Required work –
- a) In the text on cleaning up Hugo's HTML output, who started HTML Tidy, and in what year?
- b) The text on cleaning up Hugo's HTML output describes the generated HTML files as messy. List every specific problem it names.
- c) Render this sentence from the text on cleaning up Hugo's HTML output in Spanish: "It is free and open source, with its source code available on GitHub."

One issue with using static site generators that use templates like Hugo is that their generated HTML files are often incredibly messy, with bad indentation, tons of unneeded whitespace, and overall unconcise formatting. While it is technically possible to fix this in your templates, it takes a lot of effort, makes your templates less readable, and frankly is a waste of time.

To my knowledge, Hugo and most other generators don’t have built-in beautifiers. The reasoning for this is usually that since your HTML is hidden from your end-user, it doesn’t matter if it isn’t clean and not nicely formatted. While this is valid, if you’re a obsessive perfectionist (like myself, unfortunately) you probably still want clean markup.

In addition, if your site or blog has a more technical audience that might possibly view your site’s source, you’re going to give a better impression if you have clean markup.

HTML Tidy

tidy is the solution for this. Started in 2003 by Dave Raggett, it provides a simple command line tool with a large number of configuration options for how you want your HTML to be “tidied.” It is free and open source, with its source code available on GitHub.

On Debian-based GNU/Linux distributions, you can install it with:

sudo apt install tidy

For other platforms, see HTML Tidy’s official website.

It’s most simple usage is as follows, with first the output file being declared with the -o flag and then the input file at the end:

tidy -o output.html input.html

However, the default configuration will probably not be to your liking. We’ll go over configuration in the next section.

My tidy configuration for usage with Hugo

I have created a simple, one line command for first building my site with hugo, then cleaning up all of the generated files by first using find to get all *.html files in public (where Hugo dumps generated content), and then finally running tidy on each file.

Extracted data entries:
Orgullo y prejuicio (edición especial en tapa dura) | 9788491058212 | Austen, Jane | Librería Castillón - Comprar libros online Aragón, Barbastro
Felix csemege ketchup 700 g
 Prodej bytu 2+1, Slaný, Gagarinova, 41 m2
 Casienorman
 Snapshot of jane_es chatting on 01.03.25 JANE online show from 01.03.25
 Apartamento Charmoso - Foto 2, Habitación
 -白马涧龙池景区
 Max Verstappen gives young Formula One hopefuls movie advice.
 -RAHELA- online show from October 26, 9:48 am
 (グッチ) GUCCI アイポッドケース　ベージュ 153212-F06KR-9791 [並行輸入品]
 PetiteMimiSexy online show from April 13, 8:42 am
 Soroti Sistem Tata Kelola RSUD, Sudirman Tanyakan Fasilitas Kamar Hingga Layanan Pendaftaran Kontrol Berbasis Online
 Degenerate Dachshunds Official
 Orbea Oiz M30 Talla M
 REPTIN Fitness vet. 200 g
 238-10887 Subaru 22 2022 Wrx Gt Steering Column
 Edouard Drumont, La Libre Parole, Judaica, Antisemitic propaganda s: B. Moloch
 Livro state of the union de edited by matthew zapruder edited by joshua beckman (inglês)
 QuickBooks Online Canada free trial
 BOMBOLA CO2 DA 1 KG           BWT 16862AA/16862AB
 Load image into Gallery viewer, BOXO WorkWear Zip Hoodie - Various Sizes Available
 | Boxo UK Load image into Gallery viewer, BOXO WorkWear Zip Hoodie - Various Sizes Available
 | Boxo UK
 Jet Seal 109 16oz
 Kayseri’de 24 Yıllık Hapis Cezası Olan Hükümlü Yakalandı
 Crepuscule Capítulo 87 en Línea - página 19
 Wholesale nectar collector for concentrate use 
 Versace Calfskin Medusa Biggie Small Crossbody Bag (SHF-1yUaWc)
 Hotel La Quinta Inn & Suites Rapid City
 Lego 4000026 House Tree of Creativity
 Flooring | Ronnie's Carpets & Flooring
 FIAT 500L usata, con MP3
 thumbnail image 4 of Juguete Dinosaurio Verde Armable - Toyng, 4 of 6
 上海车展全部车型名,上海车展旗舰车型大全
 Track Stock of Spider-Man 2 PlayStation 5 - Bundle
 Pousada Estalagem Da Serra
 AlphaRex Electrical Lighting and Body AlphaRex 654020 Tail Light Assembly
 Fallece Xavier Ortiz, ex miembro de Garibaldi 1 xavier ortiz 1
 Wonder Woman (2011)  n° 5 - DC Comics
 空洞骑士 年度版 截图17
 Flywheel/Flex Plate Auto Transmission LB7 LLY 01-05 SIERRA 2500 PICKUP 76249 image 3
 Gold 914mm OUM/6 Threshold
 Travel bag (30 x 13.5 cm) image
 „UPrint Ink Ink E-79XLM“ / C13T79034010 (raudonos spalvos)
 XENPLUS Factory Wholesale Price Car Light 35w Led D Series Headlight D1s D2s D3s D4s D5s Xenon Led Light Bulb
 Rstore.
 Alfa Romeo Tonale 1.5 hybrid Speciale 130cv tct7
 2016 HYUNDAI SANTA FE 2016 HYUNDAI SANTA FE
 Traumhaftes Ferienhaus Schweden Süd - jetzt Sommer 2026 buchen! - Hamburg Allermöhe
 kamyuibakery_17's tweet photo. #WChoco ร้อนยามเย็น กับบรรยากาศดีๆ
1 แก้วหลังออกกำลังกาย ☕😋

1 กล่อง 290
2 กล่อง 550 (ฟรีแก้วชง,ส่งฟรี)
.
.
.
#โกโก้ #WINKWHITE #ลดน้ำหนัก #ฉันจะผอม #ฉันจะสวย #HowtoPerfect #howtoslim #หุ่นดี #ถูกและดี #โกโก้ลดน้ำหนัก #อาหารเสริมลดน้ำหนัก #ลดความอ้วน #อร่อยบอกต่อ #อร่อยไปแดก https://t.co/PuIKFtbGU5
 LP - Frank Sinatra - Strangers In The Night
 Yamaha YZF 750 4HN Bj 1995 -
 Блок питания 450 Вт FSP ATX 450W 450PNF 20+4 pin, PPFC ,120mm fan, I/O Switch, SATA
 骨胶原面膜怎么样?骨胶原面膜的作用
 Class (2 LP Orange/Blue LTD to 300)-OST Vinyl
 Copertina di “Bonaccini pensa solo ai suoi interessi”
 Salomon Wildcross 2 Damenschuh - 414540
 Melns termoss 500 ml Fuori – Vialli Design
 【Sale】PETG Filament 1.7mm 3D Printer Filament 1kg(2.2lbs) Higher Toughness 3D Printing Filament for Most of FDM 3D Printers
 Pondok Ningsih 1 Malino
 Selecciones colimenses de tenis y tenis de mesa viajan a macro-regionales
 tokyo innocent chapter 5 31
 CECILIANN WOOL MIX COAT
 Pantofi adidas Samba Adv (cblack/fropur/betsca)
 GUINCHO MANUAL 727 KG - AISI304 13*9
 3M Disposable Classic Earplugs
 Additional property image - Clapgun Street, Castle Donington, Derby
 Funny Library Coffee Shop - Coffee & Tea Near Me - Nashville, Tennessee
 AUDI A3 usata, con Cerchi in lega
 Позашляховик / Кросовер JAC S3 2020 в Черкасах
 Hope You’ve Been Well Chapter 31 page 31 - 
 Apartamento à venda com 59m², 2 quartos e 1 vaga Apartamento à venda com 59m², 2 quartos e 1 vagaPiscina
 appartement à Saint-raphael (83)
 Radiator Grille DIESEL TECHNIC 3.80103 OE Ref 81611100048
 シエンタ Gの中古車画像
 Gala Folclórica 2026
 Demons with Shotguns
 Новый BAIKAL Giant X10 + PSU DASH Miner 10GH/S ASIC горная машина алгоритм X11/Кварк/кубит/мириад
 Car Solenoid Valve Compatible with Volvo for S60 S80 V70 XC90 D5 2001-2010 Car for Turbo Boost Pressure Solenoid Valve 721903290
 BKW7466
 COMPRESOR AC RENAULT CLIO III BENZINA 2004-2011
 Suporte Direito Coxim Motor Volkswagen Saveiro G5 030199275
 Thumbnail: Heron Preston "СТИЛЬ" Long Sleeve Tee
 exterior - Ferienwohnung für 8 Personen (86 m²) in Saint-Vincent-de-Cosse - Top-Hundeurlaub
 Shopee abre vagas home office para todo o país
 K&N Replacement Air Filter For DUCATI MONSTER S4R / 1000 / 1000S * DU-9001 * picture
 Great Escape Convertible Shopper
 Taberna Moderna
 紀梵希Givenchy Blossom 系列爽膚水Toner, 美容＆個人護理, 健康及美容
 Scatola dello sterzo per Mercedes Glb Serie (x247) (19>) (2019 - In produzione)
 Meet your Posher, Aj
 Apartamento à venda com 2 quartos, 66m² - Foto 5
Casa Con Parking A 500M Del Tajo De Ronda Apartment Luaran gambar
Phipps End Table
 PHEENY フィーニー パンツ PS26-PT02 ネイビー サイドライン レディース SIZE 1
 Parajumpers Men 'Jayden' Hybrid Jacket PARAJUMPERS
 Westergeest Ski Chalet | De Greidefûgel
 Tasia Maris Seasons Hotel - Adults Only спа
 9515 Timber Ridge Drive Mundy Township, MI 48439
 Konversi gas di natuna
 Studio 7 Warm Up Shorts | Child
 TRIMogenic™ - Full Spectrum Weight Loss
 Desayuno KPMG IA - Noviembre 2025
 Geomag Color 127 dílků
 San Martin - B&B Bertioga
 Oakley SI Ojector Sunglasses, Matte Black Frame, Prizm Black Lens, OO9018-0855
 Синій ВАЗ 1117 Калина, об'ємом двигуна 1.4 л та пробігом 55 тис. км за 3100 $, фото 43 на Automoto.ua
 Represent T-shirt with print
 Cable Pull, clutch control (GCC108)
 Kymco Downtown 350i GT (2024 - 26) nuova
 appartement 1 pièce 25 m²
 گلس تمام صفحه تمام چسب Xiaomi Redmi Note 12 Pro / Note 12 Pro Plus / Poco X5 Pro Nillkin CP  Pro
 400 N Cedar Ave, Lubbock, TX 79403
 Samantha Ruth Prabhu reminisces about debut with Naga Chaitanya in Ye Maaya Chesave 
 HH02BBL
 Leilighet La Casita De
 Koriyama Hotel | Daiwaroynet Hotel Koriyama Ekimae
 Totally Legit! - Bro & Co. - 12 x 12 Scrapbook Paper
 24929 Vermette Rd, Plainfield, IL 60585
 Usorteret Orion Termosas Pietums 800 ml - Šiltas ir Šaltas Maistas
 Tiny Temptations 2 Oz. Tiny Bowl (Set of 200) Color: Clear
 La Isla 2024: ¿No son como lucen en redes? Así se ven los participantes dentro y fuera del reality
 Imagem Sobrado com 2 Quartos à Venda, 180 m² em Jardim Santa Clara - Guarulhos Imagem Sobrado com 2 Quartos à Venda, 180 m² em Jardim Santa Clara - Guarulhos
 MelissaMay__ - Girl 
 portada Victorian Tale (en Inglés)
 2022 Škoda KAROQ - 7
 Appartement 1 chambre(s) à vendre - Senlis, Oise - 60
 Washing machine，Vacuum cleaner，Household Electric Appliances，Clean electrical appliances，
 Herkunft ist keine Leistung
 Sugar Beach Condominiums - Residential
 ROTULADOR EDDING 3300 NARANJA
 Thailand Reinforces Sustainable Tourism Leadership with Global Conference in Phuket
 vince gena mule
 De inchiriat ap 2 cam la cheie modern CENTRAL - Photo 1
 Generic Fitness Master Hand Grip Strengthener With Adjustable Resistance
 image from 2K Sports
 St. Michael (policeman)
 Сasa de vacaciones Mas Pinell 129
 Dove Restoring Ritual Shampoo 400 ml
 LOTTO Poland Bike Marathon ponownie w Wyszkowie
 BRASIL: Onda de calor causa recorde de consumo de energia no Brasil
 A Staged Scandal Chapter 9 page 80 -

Answer section –
- a) Dave Raggett started it in 2003.

- b)
- Bad indentation
- Tons of unneeded whitespace
- Overall unconcise formatting

- c) Es gratuito y de código abierto, y su código fuente está disponible en GitHub.